What the task asks: A single number is required: how many lines in the entries hold the word "frames".

Stored data
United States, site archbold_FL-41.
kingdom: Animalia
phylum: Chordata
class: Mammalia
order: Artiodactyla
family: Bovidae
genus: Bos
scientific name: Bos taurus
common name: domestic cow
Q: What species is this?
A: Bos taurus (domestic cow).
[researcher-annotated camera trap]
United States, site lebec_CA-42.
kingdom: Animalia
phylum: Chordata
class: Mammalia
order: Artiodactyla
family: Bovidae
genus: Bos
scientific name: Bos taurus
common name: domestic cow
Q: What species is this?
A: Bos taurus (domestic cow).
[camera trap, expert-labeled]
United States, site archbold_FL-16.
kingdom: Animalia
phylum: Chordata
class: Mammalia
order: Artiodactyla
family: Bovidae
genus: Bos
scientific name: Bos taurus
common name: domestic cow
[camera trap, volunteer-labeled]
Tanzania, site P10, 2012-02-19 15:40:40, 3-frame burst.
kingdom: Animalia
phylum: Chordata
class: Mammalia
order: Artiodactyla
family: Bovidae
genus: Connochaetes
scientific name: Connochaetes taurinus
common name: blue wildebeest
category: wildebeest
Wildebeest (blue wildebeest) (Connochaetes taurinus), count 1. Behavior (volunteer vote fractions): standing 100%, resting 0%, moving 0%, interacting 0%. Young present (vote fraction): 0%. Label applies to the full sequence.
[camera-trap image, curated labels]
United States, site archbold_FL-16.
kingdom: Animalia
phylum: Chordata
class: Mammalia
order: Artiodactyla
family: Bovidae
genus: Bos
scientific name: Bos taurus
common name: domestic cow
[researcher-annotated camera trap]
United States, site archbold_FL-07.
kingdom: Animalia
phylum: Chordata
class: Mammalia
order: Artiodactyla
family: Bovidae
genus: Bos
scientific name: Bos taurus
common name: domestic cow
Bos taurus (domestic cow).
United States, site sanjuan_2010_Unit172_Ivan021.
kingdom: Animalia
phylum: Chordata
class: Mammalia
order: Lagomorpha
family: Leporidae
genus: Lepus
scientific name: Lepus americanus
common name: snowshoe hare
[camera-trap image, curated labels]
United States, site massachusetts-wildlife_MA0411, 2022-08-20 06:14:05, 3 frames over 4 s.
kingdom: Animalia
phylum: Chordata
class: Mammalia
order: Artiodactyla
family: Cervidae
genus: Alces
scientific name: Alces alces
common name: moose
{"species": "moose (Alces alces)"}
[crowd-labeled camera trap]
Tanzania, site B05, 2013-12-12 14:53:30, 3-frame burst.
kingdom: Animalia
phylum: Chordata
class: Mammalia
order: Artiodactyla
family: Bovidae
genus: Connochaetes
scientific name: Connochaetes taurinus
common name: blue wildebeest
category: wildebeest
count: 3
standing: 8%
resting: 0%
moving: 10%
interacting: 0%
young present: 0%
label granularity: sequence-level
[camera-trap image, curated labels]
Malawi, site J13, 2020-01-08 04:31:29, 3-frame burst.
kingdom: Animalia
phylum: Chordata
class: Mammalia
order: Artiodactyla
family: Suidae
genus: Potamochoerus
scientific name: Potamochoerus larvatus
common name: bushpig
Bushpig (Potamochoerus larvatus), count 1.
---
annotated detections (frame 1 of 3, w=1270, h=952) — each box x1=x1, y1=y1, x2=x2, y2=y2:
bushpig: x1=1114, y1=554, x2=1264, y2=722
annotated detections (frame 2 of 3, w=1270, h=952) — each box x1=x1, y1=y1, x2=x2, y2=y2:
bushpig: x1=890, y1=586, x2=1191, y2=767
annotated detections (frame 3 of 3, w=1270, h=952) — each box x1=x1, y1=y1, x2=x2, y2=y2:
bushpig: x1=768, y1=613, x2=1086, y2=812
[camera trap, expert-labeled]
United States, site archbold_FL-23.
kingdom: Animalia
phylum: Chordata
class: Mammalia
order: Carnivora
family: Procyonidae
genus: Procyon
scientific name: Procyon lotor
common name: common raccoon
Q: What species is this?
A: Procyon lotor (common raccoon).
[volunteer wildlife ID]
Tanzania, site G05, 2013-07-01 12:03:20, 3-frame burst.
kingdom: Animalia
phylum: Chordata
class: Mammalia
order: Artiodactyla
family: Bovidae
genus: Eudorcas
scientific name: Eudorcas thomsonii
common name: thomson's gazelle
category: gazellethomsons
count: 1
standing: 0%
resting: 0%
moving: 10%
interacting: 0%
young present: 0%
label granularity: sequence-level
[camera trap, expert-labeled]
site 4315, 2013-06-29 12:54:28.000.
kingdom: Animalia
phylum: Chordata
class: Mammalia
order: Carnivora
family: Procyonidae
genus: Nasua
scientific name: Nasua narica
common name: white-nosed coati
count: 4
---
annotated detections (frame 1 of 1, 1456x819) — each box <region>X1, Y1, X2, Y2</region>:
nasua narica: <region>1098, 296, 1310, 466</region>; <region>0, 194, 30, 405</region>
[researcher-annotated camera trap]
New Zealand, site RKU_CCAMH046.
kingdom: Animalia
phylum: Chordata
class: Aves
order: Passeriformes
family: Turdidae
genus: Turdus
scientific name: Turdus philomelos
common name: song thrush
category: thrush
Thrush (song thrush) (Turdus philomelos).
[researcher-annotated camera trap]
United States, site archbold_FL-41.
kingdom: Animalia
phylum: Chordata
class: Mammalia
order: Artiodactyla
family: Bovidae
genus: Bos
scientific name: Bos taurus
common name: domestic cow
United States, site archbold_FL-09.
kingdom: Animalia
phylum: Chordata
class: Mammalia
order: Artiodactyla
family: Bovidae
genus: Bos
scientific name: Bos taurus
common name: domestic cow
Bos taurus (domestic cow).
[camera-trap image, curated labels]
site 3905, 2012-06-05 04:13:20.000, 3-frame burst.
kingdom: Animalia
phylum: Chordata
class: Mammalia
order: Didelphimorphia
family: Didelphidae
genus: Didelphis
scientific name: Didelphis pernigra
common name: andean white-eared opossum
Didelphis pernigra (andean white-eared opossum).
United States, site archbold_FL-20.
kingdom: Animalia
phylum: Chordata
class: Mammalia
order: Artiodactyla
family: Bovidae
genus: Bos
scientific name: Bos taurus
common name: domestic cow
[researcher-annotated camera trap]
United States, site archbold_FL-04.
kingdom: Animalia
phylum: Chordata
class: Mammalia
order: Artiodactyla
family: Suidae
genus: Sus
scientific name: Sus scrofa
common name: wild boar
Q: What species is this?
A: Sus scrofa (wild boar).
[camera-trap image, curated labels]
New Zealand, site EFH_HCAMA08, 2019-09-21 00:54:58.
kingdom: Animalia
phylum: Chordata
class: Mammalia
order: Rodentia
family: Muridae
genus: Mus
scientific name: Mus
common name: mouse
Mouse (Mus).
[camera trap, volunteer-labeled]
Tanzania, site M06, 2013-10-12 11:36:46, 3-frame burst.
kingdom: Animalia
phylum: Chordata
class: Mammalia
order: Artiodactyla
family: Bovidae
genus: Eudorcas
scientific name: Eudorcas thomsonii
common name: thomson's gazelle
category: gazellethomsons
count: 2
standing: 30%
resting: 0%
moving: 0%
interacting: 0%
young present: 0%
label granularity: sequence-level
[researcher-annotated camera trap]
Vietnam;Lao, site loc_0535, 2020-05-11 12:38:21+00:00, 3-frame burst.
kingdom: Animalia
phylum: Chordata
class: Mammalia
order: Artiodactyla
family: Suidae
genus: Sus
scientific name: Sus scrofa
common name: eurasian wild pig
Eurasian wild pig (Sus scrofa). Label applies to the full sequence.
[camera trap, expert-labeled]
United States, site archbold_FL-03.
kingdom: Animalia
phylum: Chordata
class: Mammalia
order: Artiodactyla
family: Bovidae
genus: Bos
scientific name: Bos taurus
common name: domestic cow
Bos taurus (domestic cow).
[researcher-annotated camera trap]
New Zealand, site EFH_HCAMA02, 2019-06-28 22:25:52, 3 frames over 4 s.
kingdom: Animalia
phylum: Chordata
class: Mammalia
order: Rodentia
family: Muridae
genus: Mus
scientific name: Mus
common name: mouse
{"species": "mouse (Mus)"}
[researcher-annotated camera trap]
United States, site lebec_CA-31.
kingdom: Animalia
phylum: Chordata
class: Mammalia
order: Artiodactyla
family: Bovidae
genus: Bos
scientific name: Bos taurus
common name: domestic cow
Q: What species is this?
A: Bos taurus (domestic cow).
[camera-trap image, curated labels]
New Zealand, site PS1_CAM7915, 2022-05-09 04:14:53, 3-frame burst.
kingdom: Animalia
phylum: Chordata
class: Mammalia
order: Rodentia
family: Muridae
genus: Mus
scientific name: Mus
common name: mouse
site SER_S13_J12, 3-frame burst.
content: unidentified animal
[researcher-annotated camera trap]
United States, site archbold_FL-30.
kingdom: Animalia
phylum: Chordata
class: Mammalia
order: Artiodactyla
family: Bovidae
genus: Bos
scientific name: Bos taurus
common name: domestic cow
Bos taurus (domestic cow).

Answer space: 2